:: MATERIAL ZUR AUFGABE

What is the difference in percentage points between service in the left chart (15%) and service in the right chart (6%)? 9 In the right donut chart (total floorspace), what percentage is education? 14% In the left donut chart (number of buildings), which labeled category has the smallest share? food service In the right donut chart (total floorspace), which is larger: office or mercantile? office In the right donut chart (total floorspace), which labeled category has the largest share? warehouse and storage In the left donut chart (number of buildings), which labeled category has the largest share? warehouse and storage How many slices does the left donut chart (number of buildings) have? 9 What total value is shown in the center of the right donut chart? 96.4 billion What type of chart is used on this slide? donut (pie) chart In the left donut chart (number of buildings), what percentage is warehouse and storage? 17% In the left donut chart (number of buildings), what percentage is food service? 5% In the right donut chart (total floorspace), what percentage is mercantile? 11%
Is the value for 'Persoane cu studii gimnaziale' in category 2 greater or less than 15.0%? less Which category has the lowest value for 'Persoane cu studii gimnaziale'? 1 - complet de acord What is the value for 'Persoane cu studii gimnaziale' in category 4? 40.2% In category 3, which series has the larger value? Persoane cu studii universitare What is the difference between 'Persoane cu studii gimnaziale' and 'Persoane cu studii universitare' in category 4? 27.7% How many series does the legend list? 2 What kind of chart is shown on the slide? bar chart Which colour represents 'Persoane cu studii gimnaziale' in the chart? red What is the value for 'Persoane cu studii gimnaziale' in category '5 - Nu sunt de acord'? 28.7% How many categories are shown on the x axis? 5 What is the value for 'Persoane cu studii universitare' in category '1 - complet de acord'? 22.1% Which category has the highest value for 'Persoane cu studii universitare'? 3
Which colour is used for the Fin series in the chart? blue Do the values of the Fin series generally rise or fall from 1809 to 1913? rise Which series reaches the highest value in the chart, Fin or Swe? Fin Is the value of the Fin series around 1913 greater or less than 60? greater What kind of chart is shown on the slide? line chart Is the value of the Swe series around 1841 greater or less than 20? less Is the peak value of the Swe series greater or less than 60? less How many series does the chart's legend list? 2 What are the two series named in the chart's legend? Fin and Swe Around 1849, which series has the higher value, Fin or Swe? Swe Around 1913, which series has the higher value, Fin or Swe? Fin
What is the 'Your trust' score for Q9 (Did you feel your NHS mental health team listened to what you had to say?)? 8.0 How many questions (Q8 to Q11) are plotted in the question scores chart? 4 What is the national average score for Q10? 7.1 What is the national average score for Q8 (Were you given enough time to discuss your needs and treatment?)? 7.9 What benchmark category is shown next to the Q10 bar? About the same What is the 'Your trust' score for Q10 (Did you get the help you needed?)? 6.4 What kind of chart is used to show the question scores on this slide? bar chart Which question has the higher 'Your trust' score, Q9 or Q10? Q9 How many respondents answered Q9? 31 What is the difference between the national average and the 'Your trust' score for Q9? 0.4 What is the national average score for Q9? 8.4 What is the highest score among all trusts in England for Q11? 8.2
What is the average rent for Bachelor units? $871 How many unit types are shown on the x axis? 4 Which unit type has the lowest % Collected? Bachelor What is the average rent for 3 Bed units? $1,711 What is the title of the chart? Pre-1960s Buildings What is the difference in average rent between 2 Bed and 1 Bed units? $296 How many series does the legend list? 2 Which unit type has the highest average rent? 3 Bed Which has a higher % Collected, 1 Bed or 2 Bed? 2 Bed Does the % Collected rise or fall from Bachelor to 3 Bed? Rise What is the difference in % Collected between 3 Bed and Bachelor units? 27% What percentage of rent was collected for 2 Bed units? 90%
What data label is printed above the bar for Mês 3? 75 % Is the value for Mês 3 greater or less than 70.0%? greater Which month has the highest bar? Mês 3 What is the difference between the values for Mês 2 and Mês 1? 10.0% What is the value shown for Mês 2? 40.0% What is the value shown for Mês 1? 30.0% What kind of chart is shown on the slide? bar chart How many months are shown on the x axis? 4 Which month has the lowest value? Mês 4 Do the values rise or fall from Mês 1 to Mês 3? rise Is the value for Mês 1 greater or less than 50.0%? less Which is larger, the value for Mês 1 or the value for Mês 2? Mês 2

::::

Gib die Zeilen vom Anfang des Materials bis einschließlich der Zeile mit „Is the value for 'Persoane cu studii gimnaziale' in category 2“ wortgetreu aus.

ANTWORT ZUR ÜBUNG:
What is the difference in percentage points between service in the left chart (15%) and service in the right chart (6%)? 9 In the right donut chart (total floorspace), what percentage is education? 14% In the left donut chart (number of buildings), which labeled category has the smallest share? food service In the right donut chart (total floorspace), which is larger: office or mercantile? office In the right donut chart (total floorspace), which labeled category has the largest share? warehouse and storage In the left donut chart (number of buildings), which labeled category has the largest share? warehouse and storage How many slices does the left donut chart (number of buildings) have? 9 What total value is shown in the center of the right donut chart? 96.4 billion What type of chart is used on this slide? donut (pie) chart In the left donut chart (number of buildings), what percentage is warehouse and storage? 17% In the left donut chart (number of buildings), what percentage is food service? 5% In the right donut chart (total floorspace), what percentage is mercantile? 11%
Is the value for 'Persoane cu studii gimnaziale' in category 2 greater or less than 15.0%? less Which category has the lowest value for 'Persoane cu studii gimnaziale'? 1 - complet de acord What is the value for 'Persoane cu studii gimnaziale' in category 4? 40.2% In category 3, which series has the larger value? Persoane cu studii universitare What is the difference between 'Persoane cu studii gimnaziale' and 'Persoane cu studii universitare' in category 4? 27.7% How many series does the legend list? 2 What kind of chart is shown on the slide? bar chart Which colour represents 'Persoane cu studii gimnaziale' in the chart? red What is the value for 'Persoane cu studii gimnaziale' in category '5 - Nu sunt de acord'? 28.7% How many categories are shown on the x axis? 5 What is the value for 'Persoane cu studii universitare' in category '1 - complet de acord'? 22.1% Which category has the highest value for 'Persoane cu studii universitare'? 3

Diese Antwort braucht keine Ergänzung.